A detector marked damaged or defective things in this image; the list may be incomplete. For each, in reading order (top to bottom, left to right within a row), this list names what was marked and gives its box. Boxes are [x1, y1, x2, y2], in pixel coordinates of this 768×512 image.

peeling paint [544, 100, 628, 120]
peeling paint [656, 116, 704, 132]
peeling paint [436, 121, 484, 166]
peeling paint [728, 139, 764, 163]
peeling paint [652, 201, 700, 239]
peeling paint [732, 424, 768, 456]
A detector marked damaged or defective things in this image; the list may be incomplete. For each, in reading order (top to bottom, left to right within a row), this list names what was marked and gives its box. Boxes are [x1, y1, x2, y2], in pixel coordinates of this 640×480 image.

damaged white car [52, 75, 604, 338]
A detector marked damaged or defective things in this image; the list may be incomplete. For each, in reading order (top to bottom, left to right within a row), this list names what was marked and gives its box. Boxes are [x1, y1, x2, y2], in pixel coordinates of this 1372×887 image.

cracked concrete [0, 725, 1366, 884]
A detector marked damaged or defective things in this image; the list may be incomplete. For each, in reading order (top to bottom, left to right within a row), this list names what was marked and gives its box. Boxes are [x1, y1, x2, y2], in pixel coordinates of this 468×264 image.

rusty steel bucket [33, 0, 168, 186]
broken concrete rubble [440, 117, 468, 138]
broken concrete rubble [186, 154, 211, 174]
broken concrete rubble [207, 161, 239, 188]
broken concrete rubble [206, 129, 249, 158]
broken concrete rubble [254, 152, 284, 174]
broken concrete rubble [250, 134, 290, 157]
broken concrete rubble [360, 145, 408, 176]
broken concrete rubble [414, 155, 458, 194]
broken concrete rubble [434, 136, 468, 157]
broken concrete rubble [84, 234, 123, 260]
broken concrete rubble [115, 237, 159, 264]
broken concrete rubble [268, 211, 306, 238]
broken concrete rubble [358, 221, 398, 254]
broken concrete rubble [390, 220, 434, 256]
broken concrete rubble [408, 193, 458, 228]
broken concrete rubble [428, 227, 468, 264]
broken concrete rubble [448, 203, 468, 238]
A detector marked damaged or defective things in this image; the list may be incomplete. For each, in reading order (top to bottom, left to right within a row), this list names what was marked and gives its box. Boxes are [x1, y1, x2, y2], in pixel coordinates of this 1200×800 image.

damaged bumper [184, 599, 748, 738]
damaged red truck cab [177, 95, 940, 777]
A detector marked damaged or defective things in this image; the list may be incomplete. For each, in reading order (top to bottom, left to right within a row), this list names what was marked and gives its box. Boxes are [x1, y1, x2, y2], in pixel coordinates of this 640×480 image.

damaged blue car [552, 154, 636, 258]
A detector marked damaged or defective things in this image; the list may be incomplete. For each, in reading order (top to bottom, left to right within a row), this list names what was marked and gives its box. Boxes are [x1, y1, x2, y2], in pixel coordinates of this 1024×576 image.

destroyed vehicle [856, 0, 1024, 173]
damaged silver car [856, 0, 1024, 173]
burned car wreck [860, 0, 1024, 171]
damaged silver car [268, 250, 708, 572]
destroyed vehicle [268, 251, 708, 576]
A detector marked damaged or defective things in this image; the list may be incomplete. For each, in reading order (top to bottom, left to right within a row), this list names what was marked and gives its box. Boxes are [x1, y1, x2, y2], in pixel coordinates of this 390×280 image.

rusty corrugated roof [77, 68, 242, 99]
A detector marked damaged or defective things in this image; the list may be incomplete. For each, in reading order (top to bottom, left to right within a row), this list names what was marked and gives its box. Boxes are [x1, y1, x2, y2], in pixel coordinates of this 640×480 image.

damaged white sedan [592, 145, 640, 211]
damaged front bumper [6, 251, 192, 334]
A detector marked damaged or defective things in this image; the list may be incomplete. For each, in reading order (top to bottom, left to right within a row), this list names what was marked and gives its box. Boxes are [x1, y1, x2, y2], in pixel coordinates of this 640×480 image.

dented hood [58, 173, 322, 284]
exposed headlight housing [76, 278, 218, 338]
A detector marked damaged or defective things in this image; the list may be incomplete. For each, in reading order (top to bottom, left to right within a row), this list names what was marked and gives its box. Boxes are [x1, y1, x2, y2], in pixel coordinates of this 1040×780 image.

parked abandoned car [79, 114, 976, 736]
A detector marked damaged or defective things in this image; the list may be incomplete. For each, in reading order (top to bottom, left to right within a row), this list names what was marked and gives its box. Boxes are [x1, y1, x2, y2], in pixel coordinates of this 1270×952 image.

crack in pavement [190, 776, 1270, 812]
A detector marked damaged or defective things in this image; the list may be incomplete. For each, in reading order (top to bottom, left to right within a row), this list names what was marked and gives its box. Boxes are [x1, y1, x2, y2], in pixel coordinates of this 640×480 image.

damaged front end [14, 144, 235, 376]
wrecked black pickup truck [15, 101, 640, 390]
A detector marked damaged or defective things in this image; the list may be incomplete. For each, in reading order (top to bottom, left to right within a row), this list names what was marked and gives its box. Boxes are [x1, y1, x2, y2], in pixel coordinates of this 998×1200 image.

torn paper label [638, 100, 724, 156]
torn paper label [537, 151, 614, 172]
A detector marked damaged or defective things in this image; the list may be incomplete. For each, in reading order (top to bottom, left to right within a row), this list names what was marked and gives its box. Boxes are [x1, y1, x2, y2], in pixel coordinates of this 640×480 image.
○ ○ ○ ○ ○ ○ ○
Set out every line of the data above as a numbered list, leaving out the blank lines.

1. A detector marked damaged or defective things in this image; the list may be incomplete. For each, in reading order (top to bottom, left to right within a row), this list names what was marked and gives its box. Boxes are [x1, y1, x2, y2], in pixel coordinates of this 768×512 image.
2. peeling paint [544, 100, 628, 120]
3. peeling paint [656, 116, 704, 132]
4. peeling paint [436, 121, 484, 166]
5. peeling paint [728, 139, 764, 163]
6. peeling paint [652, 201, 700, 239]
7. peeling paint [732, 424, 768, 456]
8. A detector marked damaged or defective things in this image; the list may be incomplete. For each, in reading order (top to bottom, left to right within a row), this list names what was marked and gives its box. Boxes are [x1, y1, x2, y2], in pixel coordinates of this 640×480 image.
9. damaged white car [52, 75, 604, 338]
10. A detector marked damaged or defective things in this image; the list may be incomplete. For each, in reading order (top to bottom, left to right within a row), this list names what was marked and gives its box. Boxes are [x1, y1, x2, y2], in pixel coordinates of this 1372×887 image.
11. cracked concrete [0, 725, 1366, 884]
12. A detector marked damaged or defective things in this image; the list may be incomplete. For each, in reading order (top to bottom, left to right within a row), this list names what was marked and gives its box. Boxes are [x1, y1, x2, y2], in pixel coordinates of this 468×264 image.
13. rusty steel bucket [33, 0, 168, 186]
14. broken concrete rubble [440, 117, 468, 138]
15. broken concrete rubble [186, 154, 211, 174]
16. broken concrete rubble [207, 161, 239, 188]
17. broken concrete rubble [206, 129, 249, 158]
18. broken concrete rubble [254, 152, 284, 174]
19. broken concrete rubble [250, 134, 290, 157]
20. broken concrete rubble [360, 145, 408, 176]
21. broken concrete rubble [414, 155, 458, 194]
22. broken concrete rubble [434, 136, 468, 157]
23. broken concrete rubble [84, 234, 123, 260]
24. broken concrete rubble [115, 237, 159, 264]
25. broken concrete rubble [268, 211, 306, 238]
26. broken concrete rubble [358, 221, 398, 254]
27. broken concrete rubble [390, 220, 434, 256]
28. broken concrete rubble [408, 193, 458, 228]
29. broken concrete rubble [428, 227, 468, 264]
30. broken concrete rubble [448, 203, 468, 238]
31. A detector marked damaged or defective things in this image; the list may be incomplete. For each, in reading order (top to bottom, left to right within a row), this list names what was marked and gives its box. Boxes are [x1, y1, x2, y2], in pixel coordinates of this 1200×800 image.
32. damaged bumper [184, 599, 748, 738]
33. damaged red truck cab [177, 95, 940, 777]
34. A detector marked damaged or defective things in this image; the list may be incomplete. For each, in reading order (top to bottom, left to right within a row), this list names what was marked and gives its box. Boxes are [x1, y1, x2, y2], in pixel coordinates of this 640×480 image.
35. damaged blue car [552, 154, 636, 258]
36. A detector marked damaged or defective things in this image; the list may be incomplete. For each, in reading order (top to bottom, left to right within a row), this list names what was marked and gives its box. Boxes are [x1, y1, x2, y2], in pixel coordinates of this 1024×576 image.
37. destroyed vehicle [856, 0, 1024, 173]
38. damaged silver car [856, 0, 1024, 173]
39. burned car wreck [860, 0, 1024, 171]
40. damaged silver car [268, 250, 708, 572]
41. destroyed vehicle [268, 251, 708, 576]
42. A detector marked damaged or defective things in this image; the list may be incomplete. For each, in reading order (top to bottom, left to right within a row), this list names what was marked and gives its box. Boxes are [x1, y1, x2, y2], in pixel coordinates of this 390×280 image.
43. rusty corrugated roof [77, 68, 242, 99]
44. A detector marked damaged or defective things in this image; the list may be incomplete. For each, in reading order (top to bottom, left to right within a row), this list names what was marked and gives its box. Boxes are [x1, y1, x2, y2], in pixel coordinates of this 640×480 image.
45. damaged white sedan [592, 145, 640, 211]
46. damaged front bumper [6, 251, 192, 334]
47. A detector marked damaged or defective things in this image; the list may be incomplete. For each, in reading order (top to bottom, left to right within a row), this list names what was marked and gives its box. Boxes are [x1, y1, x2, y2], in pixel coordinates of this 640×480 image.
48. dented hood [58, 173, 322, 284]
49. exposed headlight housing [76, 278, 218, 338]
50. A detector marked damaged or defective things in this image; the list may be incomplete. For each, in reading order (top to bottom, left to right within a row), this list names what was marked and gives its box. Boxes are [x1, y1, x2, y2], in pixel coordinates of this 1040×780 image.
51. parked abandoned car [79, 114, 976, 736]
52. A detector marked damaged or defective things in this image; the list may be incomplete. For each, in reading order (top to bottom, left to right within a row), this list names what was marked and gives its box. Boxes are [x1, y1, x2, y2], in pixel coordinates of this 1270×952 image.
53. crack in pavement [190, 776, 1270, 812]
54. A detector marked damaged or defective things in this image; the list may be incomplete. For each, in reading order (top to bottom, left to right within a row), this list names what was marked and gives its box. Boxes are [x1, y1, x2, y2], in pixel coordinates of this 640×480 image.
55. damaged front end [14, 144, 235, 376]
56. wrecked black pickup truck [15, 101, 640, 390]
57. A detector marked damaged or defective things in this image; the list may be incomplete. For each, in reading order (top to bottom, left to right within a row), this list names what was marked and gives its box. Boxes are [x1, y1, x2, y2], in pixel coordinates of this 998×1200 image.
58. torn paper label [638, 100, 724, 156]
59. torn paper label [537, 151, 614, 172]
60. A detector marked damaged or defective things in this image; the list may be incomplete. For each, in reading order (top to bottom, left to right within a row), this list names what was marked and gives its box. Boxes are [x1, y1, x2, y2], in pixel coordinates of this 640×480 image.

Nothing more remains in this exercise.